Chady, who is 16, left school and started working to support his father. “I earn LBP75,000 ($49.75) a week. I keep a small amount in order to buy juice and a sandwich on Sunday,” he said, his eyes tearing up. He sold his cellphone for LBP500,000 to give the money to his father. He dreams of neat clothes, a phone, a school, and a car.
Bujar Hoxha, CARE Lebanon country director, said: “The documentary is trying to shed some light on the complicated and dangerous circumstances a large number of Lebanese families face these days. As the number of families below the poverty line increases day by day, our concern is growing and we see that the worst is yet to come.”
Nadine, who lost her eyesight aged 11, said fruit and vegetable prices were extremely high and that she was scared “on a daily basis” of being unable to feed her children.
“My neighbor and parish help me as well, but that does not make me feel safe. I dream of regaining my eyesight to see the features of my children’s faces.”
Jamila is 70, a mother of three and also a grandmother. She closed down her tailor’s shop three years ago because she could not afford the rent.
She now works at home. “Sometimes, I used to earn LBP170,000 a month, but now I earn less than LBP100,000. How can I pay the electricity bill and generator fees when I borrow money to pay rent?”
Noor, 16, has lived with her grandmother since her parents divorced when she was a child. She fears she will be unable to alleviate her grandmother’s suffering and borrows money from neighbors to survive.

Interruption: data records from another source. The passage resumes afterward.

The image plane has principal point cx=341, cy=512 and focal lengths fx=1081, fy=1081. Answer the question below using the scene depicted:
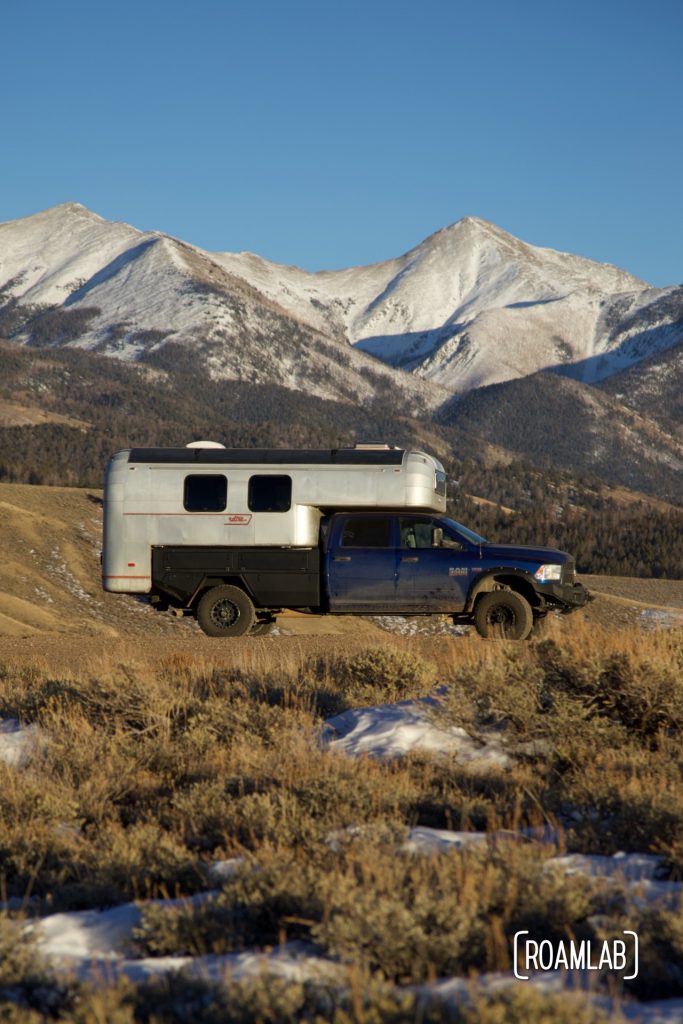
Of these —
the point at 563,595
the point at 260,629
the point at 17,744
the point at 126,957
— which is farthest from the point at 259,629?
the point at 126,957

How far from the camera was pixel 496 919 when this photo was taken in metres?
5.27

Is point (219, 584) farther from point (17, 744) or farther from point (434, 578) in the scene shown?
point (17, 744)

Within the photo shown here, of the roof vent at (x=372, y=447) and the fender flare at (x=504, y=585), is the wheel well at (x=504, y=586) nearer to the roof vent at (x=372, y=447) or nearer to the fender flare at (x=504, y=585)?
the fender flare at (x=504, y=585)

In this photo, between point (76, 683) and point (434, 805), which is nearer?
point (434, 805)

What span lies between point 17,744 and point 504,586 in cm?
911

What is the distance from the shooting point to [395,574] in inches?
650

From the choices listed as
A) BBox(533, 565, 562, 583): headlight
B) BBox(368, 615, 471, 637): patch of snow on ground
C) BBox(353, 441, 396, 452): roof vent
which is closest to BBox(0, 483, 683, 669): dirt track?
BBox(368, 615, 471, 637): patch of snow on ground

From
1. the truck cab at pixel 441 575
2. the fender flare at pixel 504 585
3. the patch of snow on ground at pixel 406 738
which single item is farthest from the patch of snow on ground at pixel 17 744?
the fender flare at pixel 504 585

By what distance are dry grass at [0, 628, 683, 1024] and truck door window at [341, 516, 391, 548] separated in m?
4.81

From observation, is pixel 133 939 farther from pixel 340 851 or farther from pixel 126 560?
pixel 126 560

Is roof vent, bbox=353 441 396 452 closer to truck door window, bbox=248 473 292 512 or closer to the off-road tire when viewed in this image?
truck door window, bbox=248 473 292 512

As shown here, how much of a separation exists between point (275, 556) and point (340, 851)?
35.6 ft

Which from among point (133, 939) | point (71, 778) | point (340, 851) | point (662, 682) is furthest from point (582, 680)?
point (133, 939)

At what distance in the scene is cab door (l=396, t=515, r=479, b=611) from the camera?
16.5 m
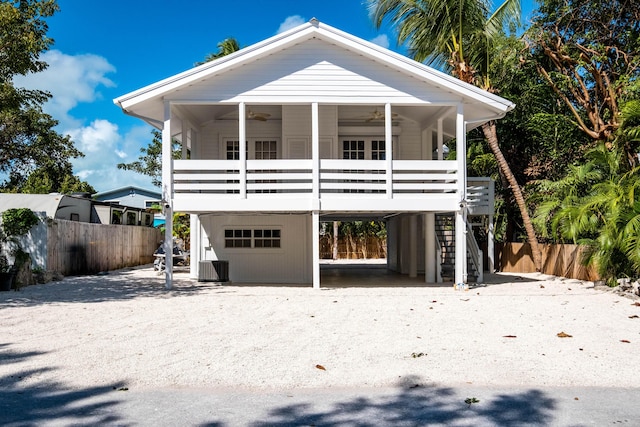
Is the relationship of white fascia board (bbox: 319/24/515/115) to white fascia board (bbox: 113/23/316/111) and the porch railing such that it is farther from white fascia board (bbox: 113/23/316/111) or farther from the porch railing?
the porch railing

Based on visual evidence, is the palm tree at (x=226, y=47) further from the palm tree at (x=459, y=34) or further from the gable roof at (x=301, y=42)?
the gable roof at (x=301, y=42)

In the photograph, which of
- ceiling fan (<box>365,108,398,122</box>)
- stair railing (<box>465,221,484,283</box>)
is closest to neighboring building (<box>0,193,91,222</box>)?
ceiling fan (<box>365,108,398,122</box>)

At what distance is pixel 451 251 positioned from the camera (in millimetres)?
17172

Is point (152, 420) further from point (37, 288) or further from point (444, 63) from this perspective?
point (444, 63)

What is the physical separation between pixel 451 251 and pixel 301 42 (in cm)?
748

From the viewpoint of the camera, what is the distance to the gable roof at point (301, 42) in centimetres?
1341

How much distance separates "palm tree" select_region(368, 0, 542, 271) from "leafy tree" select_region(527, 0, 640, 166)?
57.5 inches

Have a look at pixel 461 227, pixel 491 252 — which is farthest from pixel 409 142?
pixel 491 252

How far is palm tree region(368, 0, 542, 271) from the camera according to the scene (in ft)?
60.8

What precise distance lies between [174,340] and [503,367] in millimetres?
3952

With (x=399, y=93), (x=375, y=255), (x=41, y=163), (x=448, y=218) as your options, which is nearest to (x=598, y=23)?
(x=448, y=218)

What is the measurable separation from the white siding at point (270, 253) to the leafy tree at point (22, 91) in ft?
20.8

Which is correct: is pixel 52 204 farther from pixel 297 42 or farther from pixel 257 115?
pixel 297 42

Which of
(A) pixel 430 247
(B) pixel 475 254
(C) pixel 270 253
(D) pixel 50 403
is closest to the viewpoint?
(D) pixel 50 403
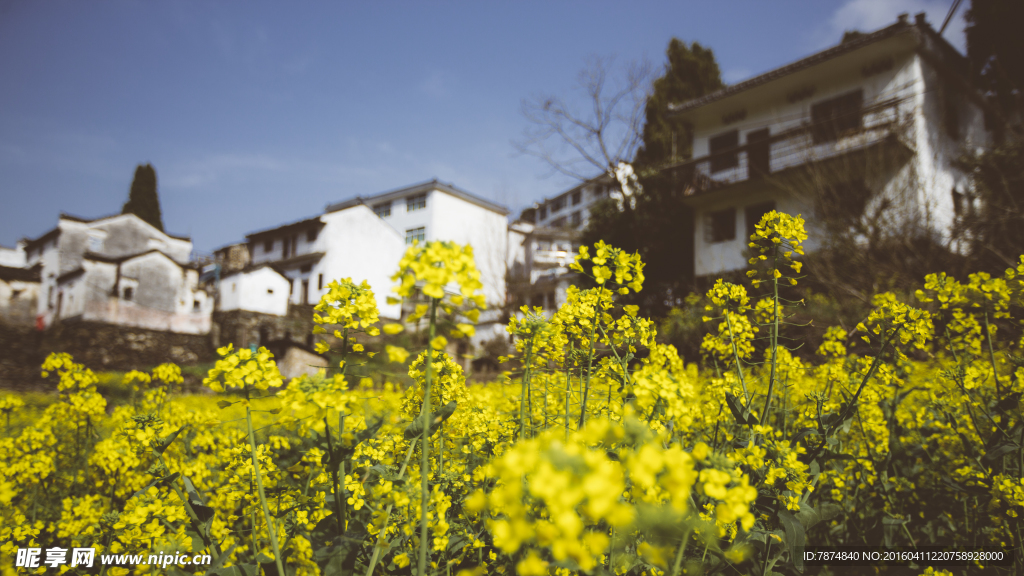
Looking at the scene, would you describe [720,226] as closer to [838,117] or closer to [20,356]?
[838,117]

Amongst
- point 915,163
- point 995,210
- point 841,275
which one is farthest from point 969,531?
point 915,163

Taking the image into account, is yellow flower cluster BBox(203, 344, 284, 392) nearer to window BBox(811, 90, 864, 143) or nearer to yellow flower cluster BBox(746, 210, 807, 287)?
yellow flower cluster BBox(746, 210, 807, 287)

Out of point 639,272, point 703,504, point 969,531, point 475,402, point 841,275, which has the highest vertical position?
point 841,275

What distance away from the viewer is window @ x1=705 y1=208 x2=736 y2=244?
15680mm

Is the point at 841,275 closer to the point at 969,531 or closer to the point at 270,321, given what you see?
the point at 969,531

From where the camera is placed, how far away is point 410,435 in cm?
183

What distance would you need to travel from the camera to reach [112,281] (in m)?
24.8

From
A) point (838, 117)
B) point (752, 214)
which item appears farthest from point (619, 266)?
point (838, 117)

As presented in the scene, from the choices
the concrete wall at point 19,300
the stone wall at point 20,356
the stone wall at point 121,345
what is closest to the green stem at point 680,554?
the stone wall at point 20,356

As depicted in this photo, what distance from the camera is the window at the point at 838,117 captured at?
1350 cm

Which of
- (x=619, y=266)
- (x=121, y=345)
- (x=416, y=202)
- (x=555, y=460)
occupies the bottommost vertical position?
(x=121, y=345)

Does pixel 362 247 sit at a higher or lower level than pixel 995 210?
higher

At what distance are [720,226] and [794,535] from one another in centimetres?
1572

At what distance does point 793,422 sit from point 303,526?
2.80 meters
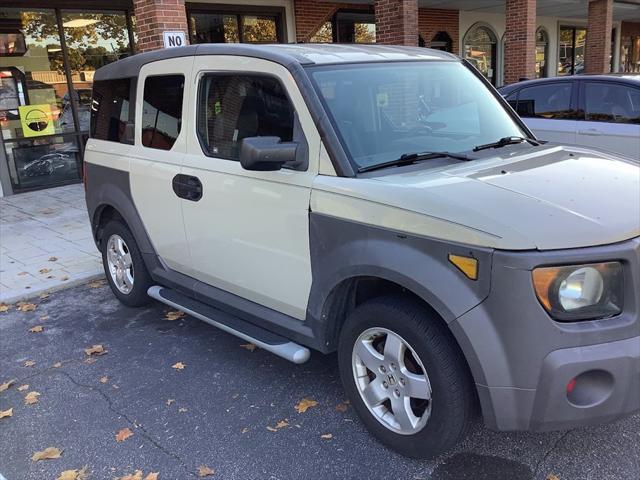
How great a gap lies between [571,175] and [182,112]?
2.46m

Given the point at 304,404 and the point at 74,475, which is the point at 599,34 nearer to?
the point at 304,404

“People do not like lengthy reads, and live scenes are better at getting to their humanitarian side,” Hoxha told Arab News. “Thus, this film aims to reach the largest number of donors to help Lebanon that needs more than the efforts of local organizations. The world must know what is happening in Lebanon in order to save it.”
MP Waleed Al-Baarini, a member of the Future Movement, on Friday warned that the poverty hidden behind walls would turn into a “social explosion.”
Al-Baarini, who is deputy of Lebanon’s poorest region Akkar, said: “We wake up daily to scenes that citizens are not used to, not even in the times of war, and if officials do not remedy the crisis by rushing to form a rescue government, regret will be useless then.”
A World Bank delegation held talks on Friday in Beirut with Lebanese Finance Minister Ghazi Wazni.
The bank’s vice president for Middle East and North Africa, Ferid Belhaj, said a social safety net was considered important and vital to give the “poorest fragments a glimmer of hope.”
Belhaj said the bank was willing to provide additional funds to support families affected by the economic situation, “provided a social safety net project is implemented.”
Earlier this month the World Bank said that Lebanon’s crisis was one of the worst the world had seen in the past 150 years.